If the mainstream RAs are “deteriorating,” Primo Amparo of the KPD labor arm Manggagawa para sa Kalayaan (Makabayan) says, they have only themselves to blame, because they treated sectoral struggles as a matter of propaganda, waged only “pana-panahon” (occasionally), “pili” (selectively) and are “lokalisado” (localized), and their legal organizations as mere mouthpieces. But RA sources dispute this, saying the ND movement remains responsible for the strong legal mass movement in the country. Internal documents also continue to stress the role of legal mass organizations.

“THE OLD is not yet dead, the new is not yet born,” says Ronald Llamas of the socialist Bukluran para sa Ikauunlad ng Sosyalistang Isip at Gawa (BISIG), describing the current state of the Philippine Left. “That's this moment. There are intimations of the new, there is consolidation among the old. In between, there is a transition. Here, a lot will be formed. But many of those formed will be morbid.”

Whether what has so far emerged of the fractured ND movement are morbid expressions, or mutations, only history will determine. But for all the viciousness that has attended the splintering of the Left, there is an incredible optimism among Left groups themselves.

Francisco Nemenzo, also of BISIG, believes the fragmentation is borne out of an expressed desire to come to grips with present realities in the Philippines. “Let's study first, search for a new paradigm, try out different methods,” he advises, trustful that there is always the potential for the right situation that they can get their acts together.

One distinct aspect many in the Left would like to emphasize in the major upheavals in their ranks is that intense as they are, the ideological fights have not reached the level of physical violence that characterized the splits in the PKP. At this, it helps that no group presently has an ascendant of dominant status over the others.

Despite the vanguardist and totalistic claims of some parties, Reyes says the makeup of the Left has become pluralistic. By his reckoning, the broad Left formation should also include socialist groups of the non-ND mold like BISIG, Akbayan, and Pandayan. And the sooner all other forces in the Left accept this, he says, the better.

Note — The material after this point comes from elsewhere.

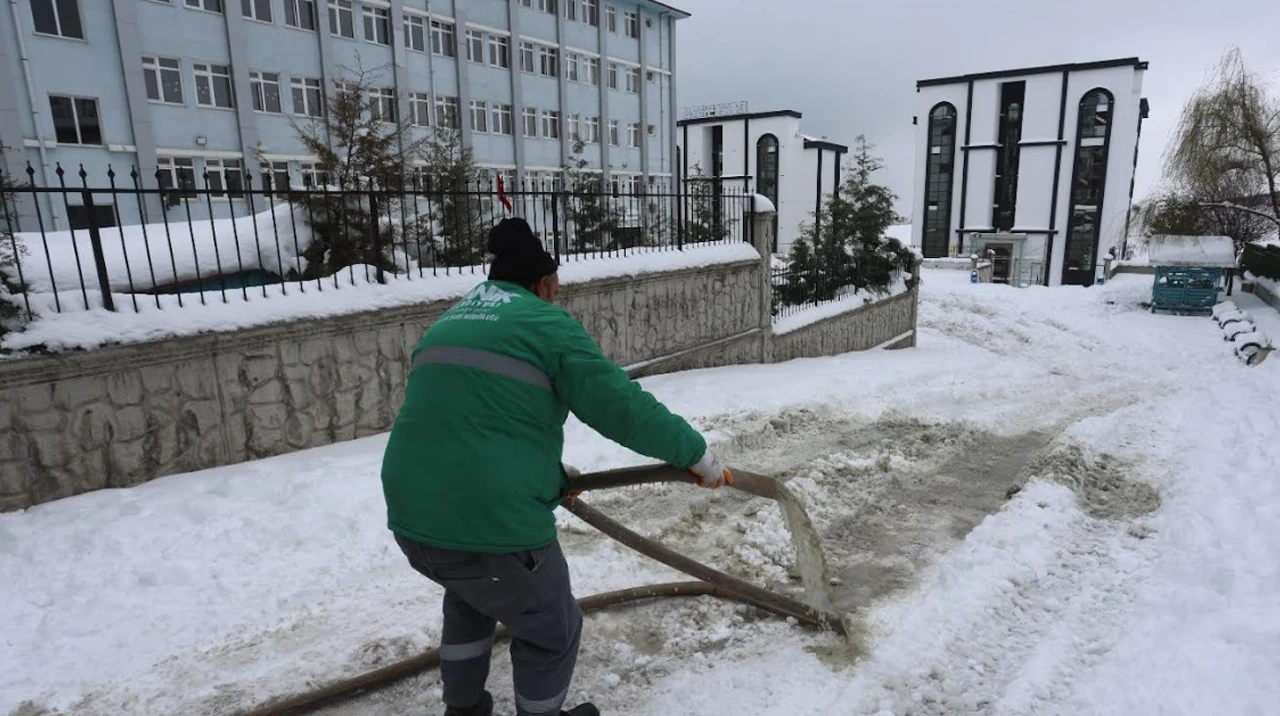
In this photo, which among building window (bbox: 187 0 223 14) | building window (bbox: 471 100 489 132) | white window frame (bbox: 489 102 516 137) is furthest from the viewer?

Even Lagman has had a change of heart, finding it irrelevant to claim correctness of one's social praxis. His present concern is where hopes are high for the revolutionary movement's revival. And he sees it in the working class. His positive attitude toward the other Left groups has likewise defined for all a division of labor in organizing their respective sectors — for them, the urban workers and rural farm workers; the RAs, the peasantry in the countryside; and the others, the petty-bourgeoisie.

At this stage, only the mainstream RAs claim ideological certainty. By affirming that waging revolution is not the monopoly of any one group, its estranged theoretical sibling, the KPD, has become more open to tactical alliances with the other political blocs. But the RAs act as if the 1986 People Power Revolution never happened, and maintain such rigid framework for political work that has only isolated them from the rest.

The reason for this attitude towards other groups in the Left is best understood in the way one RA leader put it. “The 'Contras' (the RJs),” he says, “are no more than mere obstructions in the revolutionary course of the masses. Having lost faith in the revolutionary principles, with their wrong analyses, they only confuse the masses instead of arming them to wage revolution.”